⟨

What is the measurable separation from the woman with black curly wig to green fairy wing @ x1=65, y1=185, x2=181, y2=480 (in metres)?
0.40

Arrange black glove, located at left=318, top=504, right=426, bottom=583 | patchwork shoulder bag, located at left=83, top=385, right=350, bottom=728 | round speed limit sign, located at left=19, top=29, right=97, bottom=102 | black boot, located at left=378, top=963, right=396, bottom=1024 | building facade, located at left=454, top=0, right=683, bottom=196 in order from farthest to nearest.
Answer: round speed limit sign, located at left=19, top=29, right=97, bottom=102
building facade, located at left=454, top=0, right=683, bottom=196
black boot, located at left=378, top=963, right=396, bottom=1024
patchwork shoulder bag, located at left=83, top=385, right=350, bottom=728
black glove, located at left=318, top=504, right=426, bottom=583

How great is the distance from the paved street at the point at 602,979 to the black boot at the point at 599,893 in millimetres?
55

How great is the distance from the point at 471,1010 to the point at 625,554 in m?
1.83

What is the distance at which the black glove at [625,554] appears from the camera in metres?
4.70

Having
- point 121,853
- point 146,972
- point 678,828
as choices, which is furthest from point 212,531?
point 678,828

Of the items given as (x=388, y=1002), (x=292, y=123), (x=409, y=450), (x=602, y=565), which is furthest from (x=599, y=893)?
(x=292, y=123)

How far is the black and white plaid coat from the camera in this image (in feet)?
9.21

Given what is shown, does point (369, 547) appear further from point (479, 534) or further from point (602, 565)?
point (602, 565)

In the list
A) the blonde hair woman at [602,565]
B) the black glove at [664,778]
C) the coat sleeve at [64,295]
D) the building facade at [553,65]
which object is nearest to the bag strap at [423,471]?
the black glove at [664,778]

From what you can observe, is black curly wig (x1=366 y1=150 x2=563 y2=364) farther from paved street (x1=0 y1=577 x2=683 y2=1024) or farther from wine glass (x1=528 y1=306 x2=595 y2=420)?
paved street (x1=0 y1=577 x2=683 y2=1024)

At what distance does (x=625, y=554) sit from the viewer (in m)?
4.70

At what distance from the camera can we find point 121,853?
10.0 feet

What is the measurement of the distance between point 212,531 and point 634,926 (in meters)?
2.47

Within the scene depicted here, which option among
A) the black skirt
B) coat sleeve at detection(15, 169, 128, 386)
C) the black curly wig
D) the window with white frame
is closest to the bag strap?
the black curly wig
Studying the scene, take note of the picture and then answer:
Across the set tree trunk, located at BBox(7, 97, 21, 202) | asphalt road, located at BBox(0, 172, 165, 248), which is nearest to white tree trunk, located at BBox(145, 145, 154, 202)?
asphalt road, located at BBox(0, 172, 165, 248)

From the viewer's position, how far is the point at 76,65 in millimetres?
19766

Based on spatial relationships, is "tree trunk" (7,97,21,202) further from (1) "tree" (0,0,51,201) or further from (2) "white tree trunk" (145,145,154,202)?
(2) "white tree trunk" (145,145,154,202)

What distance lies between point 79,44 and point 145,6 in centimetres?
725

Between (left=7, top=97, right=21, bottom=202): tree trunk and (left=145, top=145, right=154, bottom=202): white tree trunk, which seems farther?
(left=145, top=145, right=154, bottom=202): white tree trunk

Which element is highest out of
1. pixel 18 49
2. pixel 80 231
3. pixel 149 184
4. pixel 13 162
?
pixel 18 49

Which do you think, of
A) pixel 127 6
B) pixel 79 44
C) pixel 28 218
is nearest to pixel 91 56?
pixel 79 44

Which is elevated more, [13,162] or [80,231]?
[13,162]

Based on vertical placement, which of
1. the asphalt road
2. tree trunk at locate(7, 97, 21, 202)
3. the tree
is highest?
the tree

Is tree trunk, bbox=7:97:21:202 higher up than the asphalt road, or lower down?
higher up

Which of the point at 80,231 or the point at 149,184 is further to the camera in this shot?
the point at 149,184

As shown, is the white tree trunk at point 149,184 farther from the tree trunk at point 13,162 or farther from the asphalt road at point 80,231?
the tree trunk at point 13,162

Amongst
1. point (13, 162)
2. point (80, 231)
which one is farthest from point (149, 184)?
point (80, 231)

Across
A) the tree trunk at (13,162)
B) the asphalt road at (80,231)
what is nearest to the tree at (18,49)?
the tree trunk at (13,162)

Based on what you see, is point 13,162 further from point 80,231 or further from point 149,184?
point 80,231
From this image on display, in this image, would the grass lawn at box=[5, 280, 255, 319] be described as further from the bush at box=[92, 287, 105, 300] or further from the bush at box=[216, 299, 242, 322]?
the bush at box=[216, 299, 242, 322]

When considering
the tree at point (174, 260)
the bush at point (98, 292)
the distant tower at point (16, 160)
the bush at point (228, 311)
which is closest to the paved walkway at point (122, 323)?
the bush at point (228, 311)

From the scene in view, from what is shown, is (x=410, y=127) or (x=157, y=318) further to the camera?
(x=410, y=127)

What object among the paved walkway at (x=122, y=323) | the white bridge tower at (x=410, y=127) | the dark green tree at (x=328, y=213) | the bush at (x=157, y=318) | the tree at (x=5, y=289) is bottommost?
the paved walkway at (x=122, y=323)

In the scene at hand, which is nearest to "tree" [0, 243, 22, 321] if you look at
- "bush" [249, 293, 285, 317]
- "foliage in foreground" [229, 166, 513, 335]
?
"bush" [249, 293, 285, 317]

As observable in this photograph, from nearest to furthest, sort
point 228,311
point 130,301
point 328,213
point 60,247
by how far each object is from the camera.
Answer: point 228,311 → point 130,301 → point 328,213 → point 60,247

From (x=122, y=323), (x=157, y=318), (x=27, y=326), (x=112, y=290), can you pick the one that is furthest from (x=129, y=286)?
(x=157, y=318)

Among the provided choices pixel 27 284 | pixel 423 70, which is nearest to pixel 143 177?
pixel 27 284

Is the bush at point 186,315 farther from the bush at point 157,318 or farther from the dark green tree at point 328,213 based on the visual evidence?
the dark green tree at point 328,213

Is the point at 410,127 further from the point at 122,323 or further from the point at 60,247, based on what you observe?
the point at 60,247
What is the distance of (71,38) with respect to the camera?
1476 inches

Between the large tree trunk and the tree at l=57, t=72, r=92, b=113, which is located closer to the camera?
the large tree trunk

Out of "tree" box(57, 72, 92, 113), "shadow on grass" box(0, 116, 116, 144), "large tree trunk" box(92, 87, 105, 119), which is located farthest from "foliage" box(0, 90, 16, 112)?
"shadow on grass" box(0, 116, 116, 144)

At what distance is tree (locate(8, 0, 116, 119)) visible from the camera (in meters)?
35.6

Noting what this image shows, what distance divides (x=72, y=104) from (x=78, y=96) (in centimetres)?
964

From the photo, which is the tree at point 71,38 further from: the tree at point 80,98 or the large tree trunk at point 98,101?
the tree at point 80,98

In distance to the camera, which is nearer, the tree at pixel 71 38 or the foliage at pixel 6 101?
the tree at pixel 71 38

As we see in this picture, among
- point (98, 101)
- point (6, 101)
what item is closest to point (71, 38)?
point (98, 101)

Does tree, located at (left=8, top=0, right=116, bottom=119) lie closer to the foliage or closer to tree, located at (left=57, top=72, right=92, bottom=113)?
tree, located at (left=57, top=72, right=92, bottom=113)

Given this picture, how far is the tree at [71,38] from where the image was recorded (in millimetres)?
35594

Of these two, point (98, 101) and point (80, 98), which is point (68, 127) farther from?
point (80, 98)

⟩
⟨

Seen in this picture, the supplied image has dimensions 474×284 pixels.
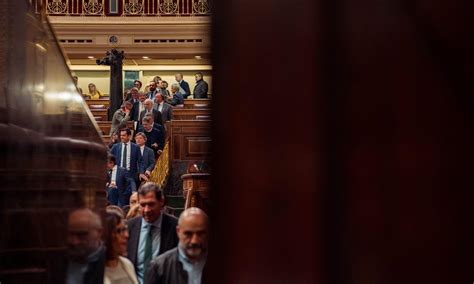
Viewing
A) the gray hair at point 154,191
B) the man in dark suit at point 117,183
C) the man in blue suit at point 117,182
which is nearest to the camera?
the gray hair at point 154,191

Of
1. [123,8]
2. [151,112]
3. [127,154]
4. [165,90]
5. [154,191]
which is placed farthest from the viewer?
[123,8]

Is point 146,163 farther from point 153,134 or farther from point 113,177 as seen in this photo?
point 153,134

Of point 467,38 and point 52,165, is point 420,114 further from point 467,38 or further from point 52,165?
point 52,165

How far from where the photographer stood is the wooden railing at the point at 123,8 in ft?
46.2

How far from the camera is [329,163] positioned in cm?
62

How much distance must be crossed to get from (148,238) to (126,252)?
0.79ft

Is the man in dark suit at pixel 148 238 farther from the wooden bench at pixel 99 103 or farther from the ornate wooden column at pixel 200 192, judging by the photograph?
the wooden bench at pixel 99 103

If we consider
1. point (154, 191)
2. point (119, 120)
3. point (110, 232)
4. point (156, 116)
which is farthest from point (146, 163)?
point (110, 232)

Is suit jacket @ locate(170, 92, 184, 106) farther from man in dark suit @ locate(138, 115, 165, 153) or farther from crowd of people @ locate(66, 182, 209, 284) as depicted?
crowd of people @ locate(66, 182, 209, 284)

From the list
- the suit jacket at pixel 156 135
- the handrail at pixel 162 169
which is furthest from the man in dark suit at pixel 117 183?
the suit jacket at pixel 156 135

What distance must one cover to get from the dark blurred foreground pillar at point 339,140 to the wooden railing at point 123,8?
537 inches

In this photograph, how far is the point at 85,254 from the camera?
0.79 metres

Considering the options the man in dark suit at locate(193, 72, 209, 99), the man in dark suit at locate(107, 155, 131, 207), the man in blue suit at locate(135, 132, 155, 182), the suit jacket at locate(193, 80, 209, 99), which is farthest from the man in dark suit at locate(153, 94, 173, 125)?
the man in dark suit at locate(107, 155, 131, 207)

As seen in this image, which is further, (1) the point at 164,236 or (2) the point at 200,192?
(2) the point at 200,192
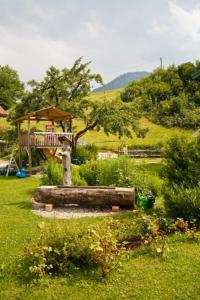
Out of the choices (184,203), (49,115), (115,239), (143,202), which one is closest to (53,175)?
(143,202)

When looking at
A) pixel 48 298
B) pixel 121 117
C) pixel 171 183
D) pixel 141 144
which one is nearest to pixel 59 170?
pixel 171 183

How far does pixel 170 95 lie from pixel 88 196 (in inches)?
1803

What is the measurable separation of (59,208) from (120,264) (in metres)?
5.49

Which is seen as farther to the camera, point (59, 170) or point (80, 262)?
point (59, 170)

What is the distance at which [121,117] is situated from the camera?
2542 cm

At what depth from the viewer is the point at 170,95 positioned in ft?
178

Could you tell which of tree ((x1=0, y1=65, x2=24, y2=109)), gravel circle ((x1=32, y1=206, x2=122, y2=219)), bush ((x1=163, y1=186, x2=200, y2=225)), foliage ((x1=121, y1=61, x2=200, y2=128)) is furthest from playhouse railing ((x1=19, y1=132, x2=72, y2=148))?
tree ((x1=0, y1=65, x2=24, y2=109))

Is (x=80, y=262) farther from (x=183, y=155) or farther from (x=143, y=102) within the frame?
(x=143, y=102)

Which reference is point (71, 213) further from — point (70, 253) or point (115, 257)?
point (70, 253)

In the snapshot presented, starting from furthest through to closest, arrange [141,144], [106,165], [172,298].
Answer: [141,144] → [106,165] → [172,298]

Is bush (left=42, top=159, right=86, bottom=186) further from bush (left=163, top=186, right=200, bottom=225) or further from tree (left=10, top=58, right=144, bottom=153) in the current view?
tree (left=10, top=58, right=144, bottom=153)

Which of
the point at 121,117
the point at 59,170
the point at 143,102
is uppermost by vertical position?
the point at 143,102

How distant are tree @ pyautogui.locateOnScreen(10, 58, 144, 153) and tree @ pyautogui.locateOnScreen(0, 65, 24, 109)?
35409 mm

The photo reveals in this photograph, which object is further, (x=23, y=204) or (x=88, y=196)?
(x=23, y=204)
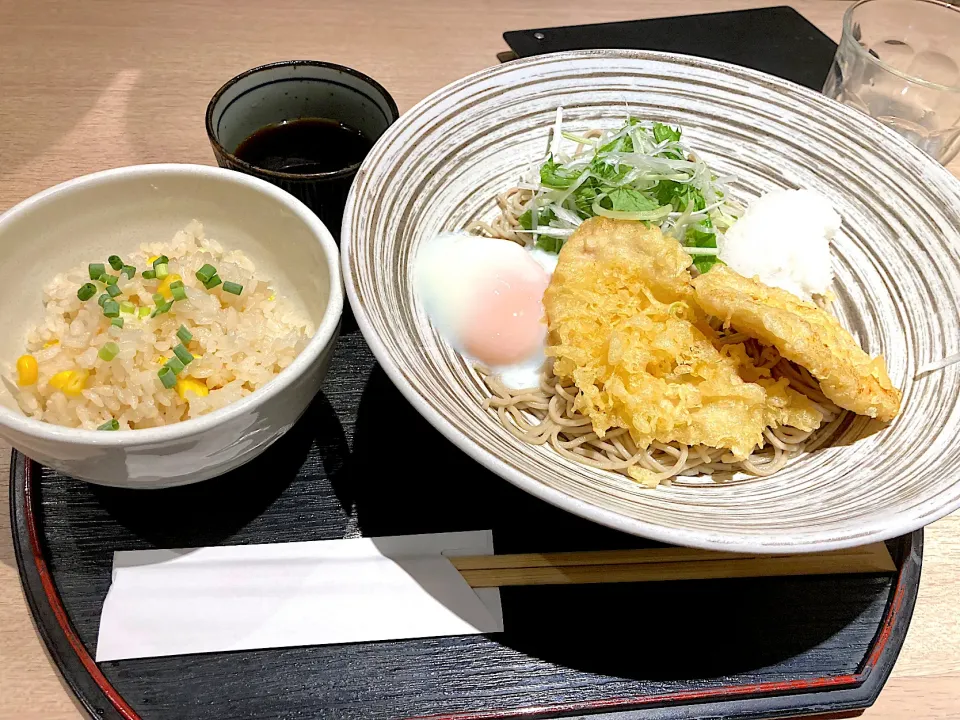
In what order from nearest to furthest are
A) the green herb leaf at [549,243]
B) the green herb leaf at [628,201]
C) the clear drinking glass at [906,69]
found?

⟩

> _Task_
Show every line of the rows above that contains the word "boot".

> _Answer_
Arrange black glove, located at left=318, top=504, right=426, bottom=583 | patchwork shoulder bag, located at left=83, top=385, right=350, bottom=728 | round speed limit sign, located at left=19, top=29, right=97, bottom=102 | black boot, located at left=378, top=963, right=396, bottom=1024 | building facade, located at left=454, top=0, right=683, bottom=196 in order from farthest to nearest.
black boot, located at left=378, top=963, right=396, bottom=1024
How great is the distance from the paved street at the point at 602,979 to the black boot at the point at 599,893 in millimetres?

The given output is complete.